Steven Greydanus reviews Castle in the Sky

Castle in the Sky - Hayao Miyazaki

As a follow-up to his excellent Hayao Miyazaki overview, Steven Greydanus has posted a review of Castle in the Sky, one of my fave Miyazaki films:

Amid somewhat murky plot workings, a moral theme emerges of compassion over corrupting power, of humble closeness to the earth. Miyazaki’s penchant for animist allusiveness is at a minimum in this comparatively accessible film, making Laputa one of the director’s easiest films to recommend, especially to newcomers.

As usual, Miyazaki festoons his work with odd, gratuitous flourishes of beauty.
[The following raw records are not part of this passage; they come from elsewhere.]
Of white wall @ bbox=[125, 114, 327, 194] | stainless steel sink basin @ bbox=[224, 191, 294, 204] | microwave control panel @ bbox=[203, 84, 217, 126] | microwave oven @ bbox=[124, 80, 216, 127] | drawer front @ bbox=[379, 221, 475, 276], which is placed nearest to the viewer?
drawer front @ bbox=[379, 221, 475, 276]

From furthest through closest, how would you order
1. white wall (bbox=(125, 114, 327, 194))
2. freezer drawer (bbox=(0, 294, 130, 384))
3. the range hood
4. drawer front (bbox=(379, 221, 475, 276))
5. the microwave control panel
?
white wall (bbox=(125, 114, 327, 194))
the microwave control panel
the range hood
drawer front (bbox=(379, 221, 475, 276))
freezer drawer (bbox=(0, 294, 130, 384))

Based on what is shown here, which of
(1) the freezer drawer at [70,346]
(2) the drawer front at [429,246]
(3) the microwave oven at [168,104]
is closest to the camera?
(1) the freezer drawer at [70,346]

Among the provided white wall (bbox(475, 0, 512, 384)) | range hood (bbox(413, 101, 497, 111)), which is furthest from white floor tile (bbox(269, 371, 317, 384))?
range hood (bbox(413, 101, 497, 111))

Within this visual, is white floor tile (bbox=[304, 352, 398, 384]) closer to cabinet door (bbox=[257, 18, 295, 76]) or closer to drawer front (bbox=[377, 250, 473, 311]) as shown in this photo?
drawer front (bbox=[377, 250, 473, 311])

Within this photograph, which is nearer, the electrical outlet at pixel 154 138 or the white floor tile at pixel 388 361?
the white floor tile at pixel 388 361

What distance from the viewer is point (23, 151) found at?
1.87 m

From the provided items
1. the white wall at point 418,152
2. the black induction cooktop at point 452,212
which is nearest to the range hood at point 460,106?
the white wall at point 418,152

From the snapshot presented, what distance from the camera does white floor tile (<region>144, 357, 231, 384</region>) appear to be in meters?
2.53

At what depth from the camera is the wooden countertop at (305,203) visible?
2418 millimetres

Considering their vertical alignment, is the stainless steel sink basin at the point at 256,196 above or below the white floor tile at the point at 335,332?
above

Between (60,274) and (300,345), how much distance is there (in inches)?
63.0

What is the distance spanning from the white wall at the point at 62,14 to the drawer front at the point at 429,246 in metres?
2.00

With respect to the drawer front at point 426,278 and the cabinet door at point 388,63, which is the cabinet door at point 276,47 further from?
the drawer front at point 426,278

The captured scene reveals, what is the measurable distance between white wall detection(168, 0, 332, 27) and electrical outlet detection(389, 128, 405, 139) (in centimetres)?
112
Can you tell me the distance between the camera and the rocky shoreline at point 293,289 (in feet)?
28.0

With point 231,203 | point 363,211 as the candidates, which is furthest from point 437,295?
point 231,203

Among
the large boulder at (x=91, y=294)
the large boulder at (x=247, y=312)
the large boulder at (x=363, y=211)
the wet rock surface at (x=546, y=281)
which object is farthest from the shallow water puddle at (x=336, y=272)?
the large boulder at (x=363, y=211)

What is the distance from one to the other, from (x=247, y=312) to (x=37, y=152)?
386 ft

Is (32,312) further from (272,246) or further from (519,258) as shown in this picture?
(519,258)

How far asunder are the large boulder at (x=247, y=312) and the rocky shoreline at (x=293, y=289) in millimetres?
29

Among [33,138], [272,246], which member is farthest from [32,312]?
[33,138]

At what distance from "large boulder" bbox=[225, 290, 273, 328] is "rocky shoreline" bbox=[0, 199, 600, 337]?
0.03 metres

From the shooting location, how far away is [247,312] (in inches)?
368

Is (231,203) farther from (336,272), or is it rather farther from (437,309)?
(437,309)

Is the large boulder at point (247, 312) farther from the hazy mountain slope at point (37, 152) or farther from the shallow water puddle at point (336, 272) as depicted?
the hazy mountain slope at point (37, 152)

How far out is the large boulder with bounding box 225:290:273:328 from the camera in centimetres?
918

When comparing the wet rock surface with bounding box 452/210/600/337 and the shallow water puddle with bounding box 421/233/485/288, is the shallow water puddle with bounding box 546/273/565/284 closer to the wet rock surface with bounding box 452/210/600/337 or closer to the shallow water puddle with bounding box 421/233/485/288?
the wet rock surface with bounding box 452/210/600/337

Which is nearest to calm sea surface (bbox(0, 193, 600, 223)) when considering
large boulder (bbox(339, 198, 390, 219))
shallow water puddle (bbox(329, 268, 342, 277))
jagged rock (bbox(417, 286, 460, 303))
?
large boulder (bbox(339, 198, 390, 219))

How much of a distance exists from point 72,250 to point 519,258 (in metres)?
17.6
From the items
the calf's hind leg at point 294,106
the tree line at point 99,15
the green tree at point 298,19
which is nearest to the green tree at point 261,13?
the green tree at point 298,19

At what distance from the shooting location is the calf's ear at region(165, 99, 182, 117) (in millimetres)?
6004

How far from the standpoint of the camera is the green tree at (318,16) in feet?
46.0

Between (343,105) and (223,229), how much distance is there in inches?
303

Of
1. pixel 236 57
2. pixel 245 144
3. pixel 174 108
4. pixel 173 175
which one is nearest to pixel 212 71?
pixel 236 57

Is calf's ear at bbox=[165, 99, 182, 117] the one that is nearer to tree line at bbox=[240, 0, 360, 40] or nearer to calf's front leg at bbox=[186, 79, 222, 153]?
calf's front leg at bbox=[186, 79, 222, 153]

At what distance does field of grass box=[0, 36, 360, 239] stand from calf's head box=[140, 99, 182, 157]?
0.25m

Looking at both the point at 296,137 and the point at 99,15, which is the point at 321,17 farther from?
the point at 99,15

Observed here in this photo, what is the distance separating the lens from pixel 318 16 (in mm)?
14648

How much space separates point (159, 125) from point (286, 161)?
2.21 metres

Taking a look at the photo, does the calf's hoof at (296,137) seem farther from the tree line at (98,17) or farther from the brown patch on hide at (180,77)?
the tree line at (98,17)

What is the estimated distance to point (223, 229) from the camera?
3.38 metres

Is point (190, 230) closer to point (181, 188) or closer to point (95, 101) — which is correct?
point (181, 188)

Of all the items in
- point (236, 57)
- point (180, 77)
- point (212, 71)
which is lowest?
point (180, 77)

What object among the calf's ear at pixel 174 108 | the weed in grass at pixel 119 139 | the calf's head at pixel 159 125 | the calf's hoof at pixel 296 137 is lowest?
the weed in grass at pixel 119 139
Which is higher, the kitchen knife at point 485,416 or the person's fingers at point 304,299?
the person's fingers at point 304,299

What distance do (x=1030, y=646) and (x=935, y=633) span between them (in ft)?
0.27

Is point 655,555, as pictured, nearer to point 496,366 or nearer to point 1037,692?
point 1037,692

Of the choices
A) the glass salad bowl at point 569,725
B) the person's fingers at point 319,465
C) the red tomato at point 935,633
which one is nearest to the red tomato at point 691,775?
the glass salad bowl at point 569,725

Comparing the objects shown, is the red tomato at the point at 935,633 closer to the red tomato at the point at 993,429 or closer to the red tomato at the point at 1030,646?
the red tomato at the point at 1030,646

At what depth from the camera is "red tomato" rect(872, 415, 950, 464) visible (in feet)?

Pazu’s strange house, with its brickwork, roof-top trap door and tower with spiral treads, is a joy, as is his curious morning ritual of climbing to the roof to release the pigeons and trumpet the dawn. I get a kick out of the brick on the pulley that pulls Pazu’s door shut. Another brilliant touch: the crow’s nest on Dola’s ship that converts into a kite-like glider.

The crowning glory, though, is Laputa itself, a half-ruinous ghost city, with gardens still tended by decrepit robots, crumbling stonework, flooded shafts, and that one titanic tree that ages ago shattered the dome above with its branches, and whose roots reach into the deepest bowels of the city. If Miyazaki’s previous film, Nausicaa of the Valley of the Wind, ideally showcases the epic scope of the director’s imagination on an evolutionary scale, Laputa does the same on a civilizational scale. Laputa is one of the great places of the movies.

Castle in the Sky has been recently re-released on DVD by Disney, along with several of Miyazaki’s other movies. Unfortunately, I’m still waiting for the Blu-ray release.